When it comes to cryptozoology, a handful of staple creatures get all the attention and cable television programs. These include Sasquatches, water monsters (like Nessie and Champ), aliens, and occasional appearances by local folkloric figures such as the Mothman.
Sadly, one anchor of the crypto world, Jeremy Wade, retired from River Monsters in 2017. Why? He ran out of mystery monsters: “Ten years ago, I had a list in my head, which seemed impossibly ambitious at the time, but everything has now been ticked off — and then some.”
But other mysteries remain. Like why do Bigfoot prints keep turning up? And Brachiosaurus-type critters still get sighted as Loch Ness and Lake Champlain? Eyewitness accounts and anecdotal evidence fuel these mysteries long after a dearth of evidence should put them to bed. Nothing better illustrates this than the history of the headless Blemmyes, a mostly forgotten mystical creature with a long literary shadow.
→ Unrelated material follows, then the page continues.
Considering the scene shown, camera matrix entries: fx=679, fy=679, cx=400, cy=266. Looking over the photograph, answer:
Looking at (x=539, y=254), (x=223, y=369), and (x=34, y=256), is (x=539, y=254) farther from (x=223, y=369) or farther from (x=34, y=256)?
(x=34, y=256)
A Cryptozoology Star from the Past
Cryptozoology remains an incredibly popular subfield of science. And it’s easy to see why. Tales surrounding legendary creatures contain the tantalizing hope that some unexplored parts of the globe still exist, and some questions remain unanswered. In other words, these stories stoke our curiosity while reassuring us we don’t have it all figured out. There’s still some room for a metaphysical slice of the unknown, no matter how many field researchers trek across the Blue Planet.
Whether you’re a mystery monster TV addict or occasional sampler, it’s easy to discern a pattern in many of these programs. (Although Jeremy Wade’s River Monsters usually got to the bottom of a given mystery with a hook in the jaw.) As for other shows, they typically assemble a team of so-called experts that search for evidence butting up against dead end after dead end.
A supposed Sasquatch hair turns out to be that of a deer. An image of the Loch Ness monster doesn’t pass the smell test. Or a video of a supposed river monster turns out to be a manatee. You get the point.
Despite an absence of reliable data, anecdotes and eyewitness accounts continue to keep these stories alive in the public imagination. This echoes the ancient and medieval obsession with the Blemmyes, a race of headless humans who always conveniently managed to exist outside the realm of discovery and civilization.
What the Libyans Say
Although it sounds surreal today, headless Blemmyes were once considered a bona fide people group, thriving along the frontiers of discovery. Close enough to make occasional appearances but distant enough to prevent debunking. Between their humanoid appearances and their ability to appear and disappear at random, they had a lot in common with modern-day Sasquatches. Fortunately, they lacked the rank smell, bloodcurdling screams, and furry feet.
Of course, one of the most vital areas of evidence regarding the existence of Bigfoot remains the great body of eyewitness accounts and oral histories. These include oral traditions stretching back to the pre-Columbian period in North America. But if you think that’s a clincher, wait until you see the incredible evidence related to the headless Blemmyes. They had so much documentation on these creatures that people remained convinced of their existence for centuries.
The first “historian” to delve into describing headless Blemmyes was Herodotus. In the fifth century BC, this ancient Greek author and father of historical narratives described them as “headless creatures with eyes in their chests (at least, that is what the Libyans say)” in his work The Histories. Herodotus also explained that where the tribe lived in Libya was filled with hilly, lush forests, the ideal place for eye-catching humanoids to hide.
A Famous List of “Expert” Witnesses
Herodotus would be far from the last famous historical figure to discuss this tribe. For example, Strabo, a first-century Greek geographer, described Blemmyes as an honest-to-goodness people group inhabiting southern Nubia. Other scholars chimed in over the years thanks to a robust tradition of scholasticism.
These individuals represented a laundry list of famous figures, including Pliny the Elder, Sir Walter Raleigh, and Isidore of Seville. Sir Walter Raleigh’s account of these creatures in the New World is both funky and fascinating. He referred to them as Ewaipanoma or Iwaipanoma, stating that “they are reported to have their eyes in their shoulders, and their mouths in the middle of their breasts, and that a long train of hair growth backward between their shoulders.”
What’s more, references to the legend also made their way into medieval maps by cartographers and explorers like Andrea Bianco, Piri Reis, and the 12th-century Hereford Mappa Mundi. These references and images by famous historians, natural philosophers, cartographers, and explorers helped the headless Blemmyes gain even more traction. But despite all the anecdotes, the search for the headless Blemmyes — like so many other cryptid ventures — have so far headed nowhere. (Pun intended.)